A group representing farm workers is urging the Obama administration not to use the new healthcare law as a tool to deport people.
The organization, Farmworker Justice, wrote on Thursday to the IRS -- the agency tasked with carrying out the applications for exemption to the health law's individual mandate -- for assurances the ObamaCare application will not be used for alternative purposes.
"Undocumented individuals are unlikely to apply for an exemption if they are required to declare their unlawful immigration status on a Federal income tax form," wrote Virginia Ruiz, the director of Occupational and Environmental Health for the group.
She adds, "the IRS should explicitly state that the information provided by the tax filer will not be used for immigration enforcement purposes."
Thursday marked the deadline for sending comments to the agency about the proposal, which was issued at the end of January. As of Friday afternoon, 54 individuals and organizations had left responses, though more could be reviewed and posted by the agency up until midnight.
Ruiz told The Hill it's not clear how the law will impact undocumented workers, which is prompting concerns throughout various immigrant advocacy groups.
The National Immigration Law Center voiced similar unease about the potential for Affordable Care Act forms to force undocumented workers to declare their unlawful status.
“We recommend that applicants for the exemption are not required to attest that they are not lawfully present. Doing so would likely… undermine compliance with the nation’s tax laws as well as the requirements under the ACA,” Sonal Ambegaokar, a health policy attorney at the organization, wrote to the IRS on Thursday.
Overall, the group appeared more supportive of the IRS’ proposal than Farmworker Justice.
The two groups recommended that the individual mandate forms only require exemption-seekers to check a box that tells the agency whether or not they sought exemption from the tax.
“For example, the question could ask: “Are you eligible to apply for health insurance coverage? Yes or No,” offered the letter from Farmworker Justice.
The proposed rule does not address “mixed-status families,” the groups note. These are households where some members may be undocumented, some could be lawful permanent residents and others could be U.S. citizens.
Seventy-three percent of undocumented workers had children that are citizens because they were born in the U.S., according to a 2008 Pew Hispanic Center study cited by Ruiz.
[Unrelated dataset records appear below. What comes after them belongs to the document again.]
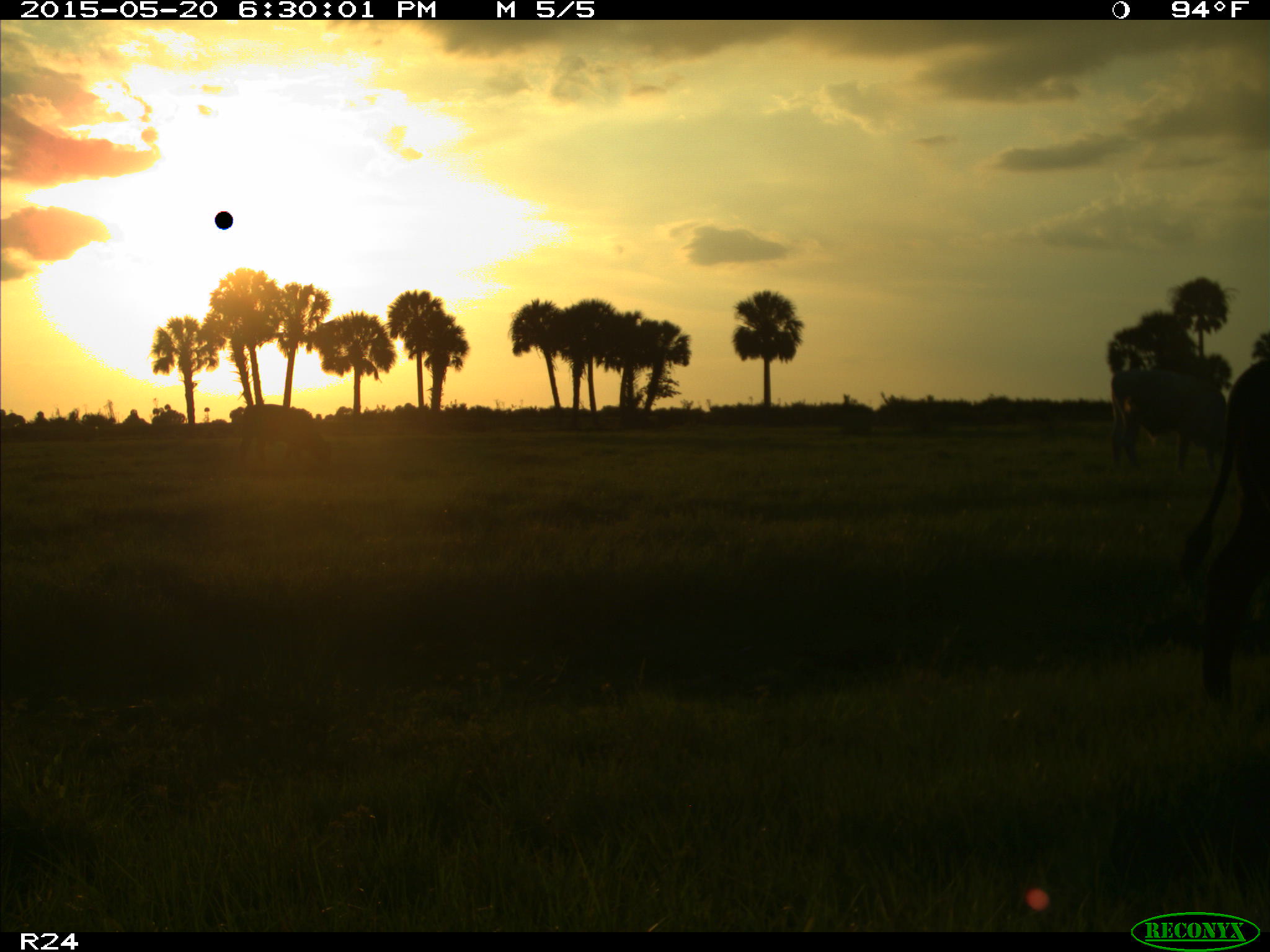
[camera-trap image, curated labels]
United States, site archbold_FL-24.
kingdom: Animalia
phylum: Chordata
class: Mammalia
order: Artiodactyla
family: Bovidae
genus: Bos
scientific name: Bos taurus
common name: domestic cow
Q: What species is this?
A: Bos taurus (domestic cow).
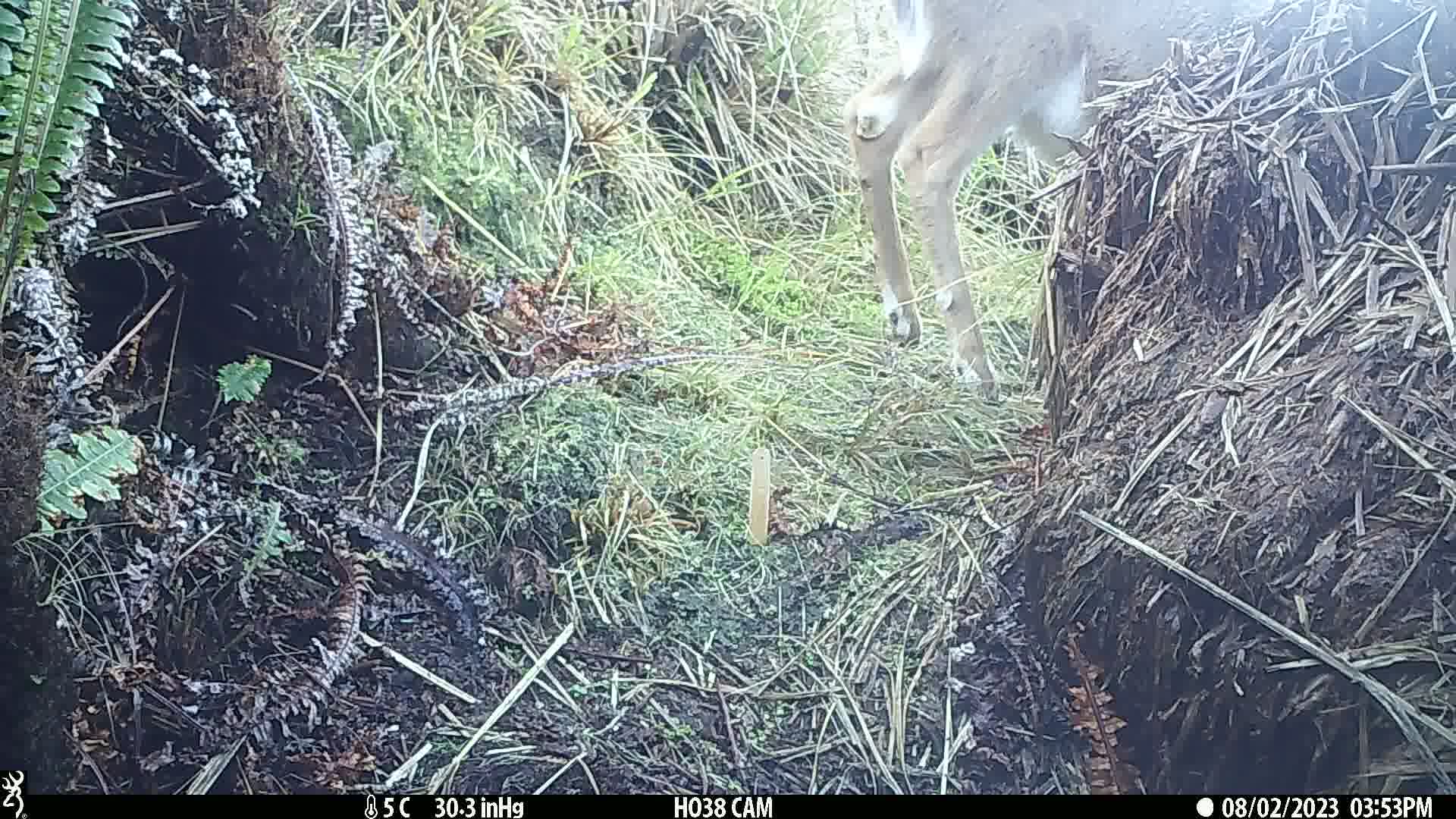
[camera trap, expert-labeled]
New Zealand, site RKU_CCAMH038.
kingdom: Animalia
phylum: Chordata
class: Mammalia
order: Artiodactyla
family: Cervidae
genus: Odocoileus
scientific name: Odocoileus virginianus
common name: white-tailed deer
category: white tailed deer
White tailed deer (white-tailed deer) (Odocoileus virginianus).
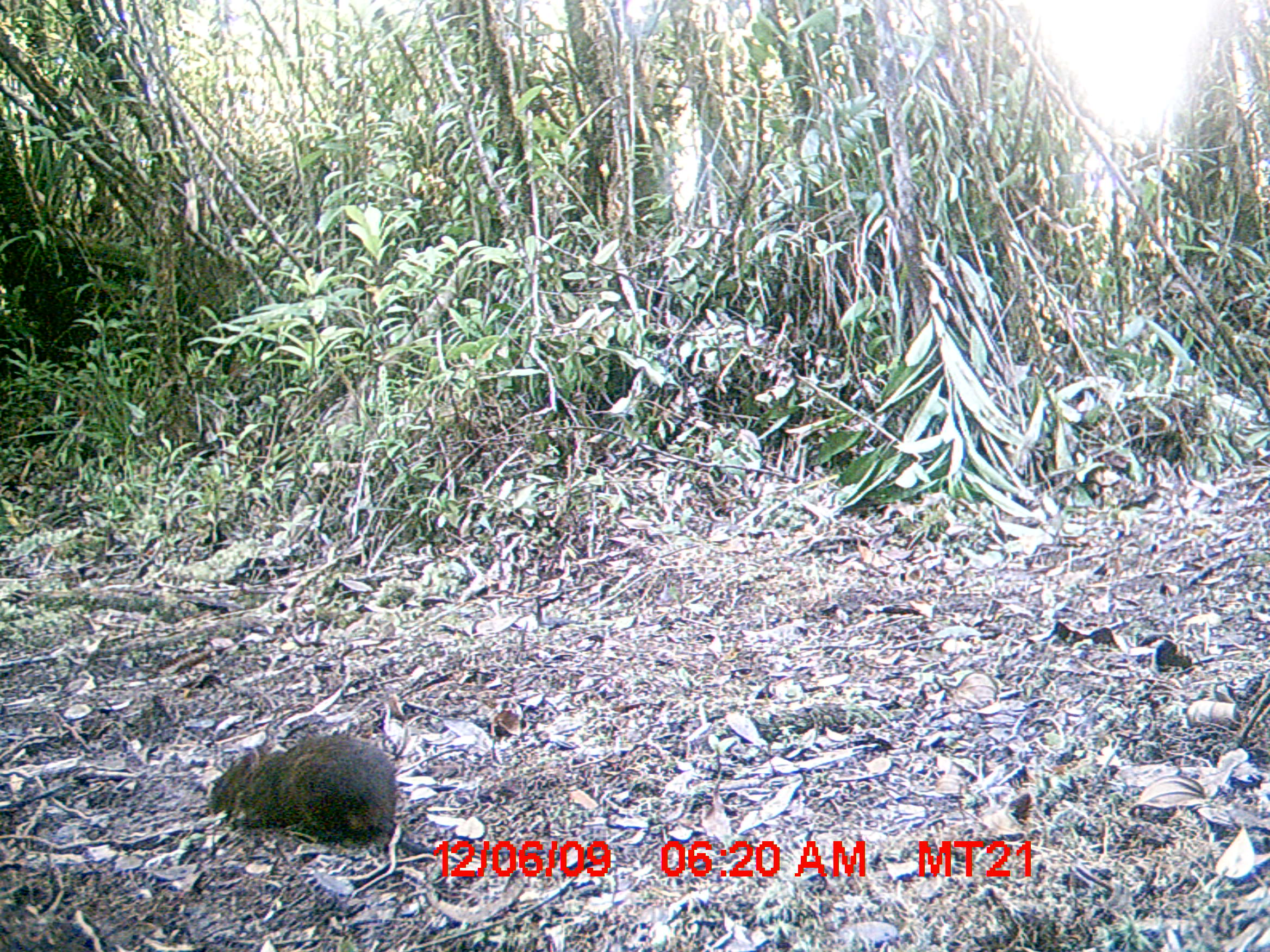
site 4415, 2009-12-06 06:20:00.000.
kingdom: Animalia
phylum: Chordata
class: Mammalia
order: Rodentia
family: Nesomyidae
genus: Hypogeomys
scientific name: Hypogeomys antimena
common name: malagasy giant rat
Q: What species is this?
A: Hypogeomys antimena (malagasy giant rat).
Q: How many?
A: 1.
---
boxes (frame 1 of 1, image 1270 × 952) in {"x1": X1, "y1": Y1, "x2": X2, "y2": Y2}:
hypogeomys antimena: {"x1": 204, "y1": 731, "x2": 547, "y2": 854}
The organization says these families are some of the most likely to qualify for the exemption to “shared responsibility payment” – or the individual mandate tax imposed by the IRS -- due to low incomes.
“Farm workers are among the poorest of the working poor, with a median annual income of between $15,000 and $17,499,” she writes, referencing Labor Department statistics from 2009.
More recent figures from the Bureau of Labor Statistics show those incomes have improved modestly – with the median salaries of farmworkers now coming in at $18,670. For a family of four, the poverty guidelines used by the Department of Health and Human Services and other agencies to determine eligibility for federal programs, is set at $23,550.